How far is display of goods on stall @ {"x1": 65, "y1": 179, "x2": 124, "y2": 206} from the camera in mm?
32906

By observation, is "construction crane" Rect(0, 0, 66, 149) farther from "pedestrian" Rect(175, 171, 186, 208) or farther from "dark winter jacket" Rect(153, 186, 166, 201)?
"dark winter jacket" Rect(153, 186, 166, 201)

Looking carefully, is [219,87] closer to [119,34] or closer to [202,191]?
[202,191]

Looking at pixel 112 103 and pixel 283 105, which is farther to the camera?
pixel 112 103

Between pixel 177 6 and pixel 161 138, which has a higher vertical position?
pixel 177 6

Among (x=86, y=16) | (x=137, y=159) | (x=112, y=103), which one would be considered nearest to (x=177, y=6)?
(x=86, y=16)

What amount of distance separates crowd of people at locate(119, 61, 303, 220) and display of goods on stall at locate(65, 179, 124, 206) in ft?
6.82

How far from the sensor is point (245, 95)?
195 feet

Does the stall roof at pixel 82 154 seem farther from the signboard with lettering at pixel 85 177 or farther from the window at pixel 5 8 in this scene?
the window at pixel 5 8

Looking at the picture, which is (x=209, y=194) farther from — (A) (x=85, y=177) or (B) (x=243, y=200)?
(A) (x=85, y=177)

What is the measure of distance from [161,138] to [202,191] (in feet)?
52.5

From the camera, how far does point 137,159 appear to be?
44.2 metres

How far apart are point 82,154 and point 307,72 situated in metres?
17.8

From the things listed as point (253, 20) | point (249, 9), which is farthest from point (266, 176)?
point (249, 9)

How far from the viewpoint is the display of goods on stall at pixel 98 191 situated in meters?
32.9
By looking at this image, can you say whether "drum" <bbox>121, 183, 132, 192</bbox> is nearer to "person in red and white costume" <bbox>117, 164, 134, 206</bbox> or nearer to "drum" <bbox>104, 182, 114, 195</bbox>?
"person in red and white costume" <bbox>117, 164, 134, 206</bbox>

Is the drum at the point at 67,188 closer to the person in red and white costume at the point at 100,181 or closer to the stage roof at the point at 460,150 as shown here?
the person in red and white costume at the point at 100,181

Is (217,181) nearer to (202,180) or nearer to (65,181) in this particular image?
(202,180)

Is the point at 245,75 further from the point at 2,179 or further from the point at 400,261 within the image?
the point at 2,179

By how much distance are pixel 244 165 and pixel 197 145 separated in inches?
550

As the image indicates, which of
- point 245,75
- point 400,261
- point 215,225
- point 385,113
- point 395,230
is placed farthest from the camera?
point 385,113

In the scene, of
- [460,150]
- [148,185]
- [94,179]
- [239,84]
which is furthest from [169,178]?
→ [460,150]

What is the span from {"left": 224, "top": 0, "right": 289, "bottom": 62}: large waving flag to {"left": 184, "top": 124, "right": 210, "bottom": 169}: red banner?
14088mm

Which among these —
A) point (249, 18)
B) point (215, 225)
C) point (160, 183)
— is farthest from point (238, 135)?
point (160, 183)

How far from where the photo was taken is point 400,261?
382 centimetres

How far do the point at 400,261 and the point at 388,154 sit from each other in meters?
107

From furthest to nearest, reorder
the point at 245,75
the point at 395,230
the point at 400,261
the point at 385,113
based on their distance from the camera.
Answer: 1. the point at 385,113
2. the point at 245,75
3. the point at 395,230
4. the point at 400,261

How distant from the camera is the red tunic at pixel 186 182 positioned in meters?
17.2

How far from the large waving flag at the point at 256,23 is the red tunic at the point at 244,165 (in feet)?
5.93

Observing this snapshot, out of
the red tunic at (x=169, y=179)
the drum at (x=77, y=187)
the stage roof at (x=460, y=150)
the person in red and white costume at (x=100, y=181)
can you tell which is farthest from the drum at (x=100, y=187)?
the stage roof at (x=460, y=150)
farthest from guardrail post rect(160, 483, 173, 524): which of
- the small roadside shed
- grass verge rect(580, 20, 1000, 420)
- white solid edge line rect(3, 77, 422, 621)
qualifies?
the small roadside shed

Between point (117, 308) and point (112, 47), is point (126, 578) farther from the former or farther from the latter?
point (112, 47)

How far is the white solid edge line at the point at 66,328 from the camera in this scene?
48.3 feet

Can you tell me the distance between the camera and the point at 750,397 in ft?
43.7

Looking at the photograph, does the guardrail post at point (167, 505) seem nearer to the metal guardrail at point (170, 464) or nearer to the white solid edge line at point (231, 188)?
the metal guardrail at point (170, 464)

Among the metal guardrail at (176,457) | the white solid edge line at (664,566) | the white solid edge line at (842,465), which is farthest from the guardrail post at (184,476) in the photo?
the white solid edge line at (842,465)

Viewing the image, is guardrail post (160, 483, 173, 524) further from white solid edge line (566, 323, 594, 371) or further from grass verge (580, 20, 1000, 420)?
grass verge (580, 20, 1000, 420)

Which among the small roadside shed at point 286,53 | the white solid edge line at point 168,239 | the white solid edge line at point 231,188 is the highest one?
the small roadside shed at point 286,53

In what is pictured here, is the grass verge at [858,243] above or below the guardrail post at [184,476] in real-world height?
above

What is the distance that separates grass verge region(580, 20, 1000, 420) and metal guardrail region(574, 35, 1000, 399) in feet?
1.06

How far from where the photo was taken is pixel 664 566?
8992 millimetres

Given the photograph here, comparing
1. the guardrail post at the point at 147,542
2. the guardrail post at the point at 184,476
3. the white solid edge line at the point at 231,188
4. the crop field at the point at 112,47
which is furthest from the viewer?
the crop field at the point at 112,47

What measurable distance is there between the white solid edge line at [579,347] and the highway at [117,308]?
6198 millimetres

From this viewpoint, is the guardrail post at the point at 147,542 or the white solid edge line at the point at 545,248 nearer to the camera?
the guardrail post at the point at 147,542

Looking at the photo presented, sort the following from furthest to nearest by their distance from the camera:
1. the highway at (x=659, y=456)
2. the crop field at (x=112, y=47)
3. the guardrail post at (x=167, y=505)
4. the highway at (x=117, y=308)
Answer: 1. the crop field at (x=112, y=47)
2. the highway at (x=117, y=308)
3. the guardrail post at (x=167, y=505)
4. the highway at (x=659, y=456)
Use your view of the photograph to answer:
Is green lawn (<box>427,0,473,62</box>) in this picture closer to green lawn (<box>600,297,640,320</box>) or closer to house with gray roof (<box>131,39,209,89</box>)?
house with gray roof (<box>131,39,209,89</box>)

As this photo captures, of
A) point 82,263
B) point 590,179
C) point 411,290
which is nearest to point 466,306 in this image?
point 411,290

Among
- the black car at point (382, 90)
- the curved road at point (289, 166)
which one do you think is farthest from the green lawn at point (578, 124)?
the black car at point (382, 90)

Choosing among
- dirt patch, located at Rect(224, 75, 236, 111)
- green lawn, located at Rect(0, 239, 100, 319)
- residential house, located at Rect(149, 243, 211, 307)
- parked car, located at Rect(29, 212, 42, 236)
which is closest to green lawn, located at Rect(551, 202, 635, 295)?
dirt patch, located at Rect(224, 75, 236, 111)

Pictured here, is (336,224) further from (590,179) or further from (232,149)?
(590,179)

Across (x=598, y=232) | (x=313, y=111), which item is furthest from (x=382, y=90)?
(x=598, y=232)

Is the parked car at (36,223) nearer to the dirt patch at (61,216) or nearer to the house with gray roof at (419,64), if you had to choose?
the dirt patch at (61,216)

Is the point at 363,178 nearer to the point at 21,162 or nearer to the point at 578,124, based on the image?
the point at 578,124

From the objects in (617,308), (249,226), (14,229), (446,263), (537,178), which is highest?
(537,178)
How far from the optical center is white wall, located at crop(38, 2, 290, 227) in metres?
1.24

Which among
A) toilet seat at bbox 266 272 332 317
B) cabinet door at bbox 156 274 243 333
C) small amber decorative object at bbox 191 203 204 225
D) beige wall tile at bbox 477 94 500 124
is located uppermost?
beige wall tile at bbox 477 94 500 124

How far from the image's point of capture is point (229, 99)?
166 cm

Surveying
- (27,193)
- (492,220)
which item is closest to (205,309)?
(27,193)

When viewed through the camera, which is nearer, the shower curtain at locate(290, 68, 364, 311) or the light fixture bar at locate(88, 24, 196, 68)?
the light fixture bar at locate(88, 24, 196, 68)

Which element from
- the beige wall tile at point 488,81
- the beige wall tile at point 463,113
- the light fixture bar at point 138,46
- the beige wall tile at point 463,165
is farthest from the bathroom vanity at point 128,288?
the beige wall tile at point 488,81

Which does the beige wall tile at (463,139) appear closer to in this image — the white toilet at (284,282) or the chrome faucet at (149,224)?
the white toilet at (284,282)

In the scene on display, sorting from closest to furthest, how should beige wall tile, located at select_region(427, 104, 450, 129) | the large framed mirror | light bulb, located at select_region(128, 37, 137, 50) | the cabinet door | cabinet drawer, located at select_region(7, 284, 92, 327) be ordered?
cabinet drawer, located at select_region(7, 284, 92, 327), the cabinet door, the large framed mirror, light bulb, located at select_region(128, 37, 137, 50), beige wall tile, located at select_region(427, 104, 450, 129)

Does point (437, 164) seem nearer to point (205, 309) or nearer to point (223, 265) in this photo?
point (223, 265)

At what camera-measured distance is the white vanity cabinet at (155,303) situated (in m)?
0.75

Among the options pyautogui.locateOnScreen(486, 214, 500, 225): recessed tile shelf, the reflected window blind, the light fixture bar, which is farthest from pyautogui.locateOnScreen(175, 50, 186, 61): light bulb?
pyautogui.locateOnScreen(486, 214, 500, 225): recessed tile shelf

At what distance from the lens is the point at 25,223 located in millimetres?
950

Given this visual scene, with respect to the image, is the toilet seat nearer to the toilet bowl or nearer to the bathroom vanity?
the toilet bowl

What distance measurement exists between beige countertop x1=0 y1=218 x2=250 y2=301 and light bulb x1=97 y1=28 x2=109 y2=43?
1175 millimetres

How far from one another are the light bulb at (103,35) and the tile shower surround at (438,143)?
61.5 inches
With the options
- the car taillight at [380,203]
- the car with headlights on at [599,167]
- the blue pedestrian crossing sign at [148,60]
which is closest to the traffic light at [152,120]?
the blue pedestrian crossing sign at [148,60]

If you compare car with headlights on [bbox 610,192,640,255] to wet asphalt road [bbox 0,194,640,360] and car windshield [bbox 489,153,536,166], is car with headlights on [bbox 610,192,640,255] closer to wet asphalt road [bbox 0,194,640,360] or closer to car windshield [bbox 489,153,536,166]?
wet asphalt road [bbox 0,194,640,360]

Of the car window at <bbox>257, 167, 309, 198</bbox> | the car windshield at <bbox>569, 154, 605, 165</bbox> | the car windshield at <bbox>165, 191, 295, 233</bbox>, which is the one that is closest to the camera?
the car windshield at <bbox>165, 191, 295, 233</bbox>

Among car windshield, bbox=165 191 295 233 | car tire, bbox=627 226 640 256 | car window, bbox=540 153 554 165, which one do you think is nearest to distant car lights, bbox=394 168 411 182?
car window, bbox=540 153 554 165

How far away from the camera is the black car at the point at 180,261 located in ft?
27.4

> **Task instructions**: Restate the final lines of the listing above word for word, beginning at the line that contains "What distance measurement".

> **Answer below**:
What distance measurement exists between beige countertop x1=0 y1=218 x2=250 y2=301 and light bulb x1=97 y1=28 x2=109 y2=43?
1175 millimetres

How far from one another are the light bulb at (103,35) and the tile shower surround at (438,143)?
61.5 inches
With the options
- the car taillight at [380,203]
- the car with headlights on at [599,167]
- the blue pedestrian crossing sign at [148,60]
which is closest to the traffic light at [152,120]?
the blue pedestrian crossing sign at [148,60]

If you compare car with headlights on [bbox 610,192,640,255] to wet asphalt road [bbox 0,194,640,360] and car windshield [bbox 489,153,536,166], is car with headlights on [bbox 610,192,640,255] closer to wet asphalt road [bbox 0,194,640,360] or closer to car windshield [bbox 489,153,536,166]?
wet asphalt road [bbox 0,194,640,360]

Of the car window at <bbox>257, 167, 309, 198</bbox> | the car windshield at <bbox>569, 154, 605, 165</bbox> | the car windshield at <bbox>165, 191, 295, 233</bbox>, which is the one that is closest to the camera?
the car windshield at <bbox>165, 191, 295, 233</bbox>

Among car windshield, bbox=165 191 295 233 | car tire, bbox=627 226 640 256 | car window, bbox=540 153 554 165, which one do you think is nearest to distant car lights, bbox=394 168 411 182?
car window, bbox=540 153 554 165

How far away from the camera is the black car at the point at 180,261 located in ft?
27.4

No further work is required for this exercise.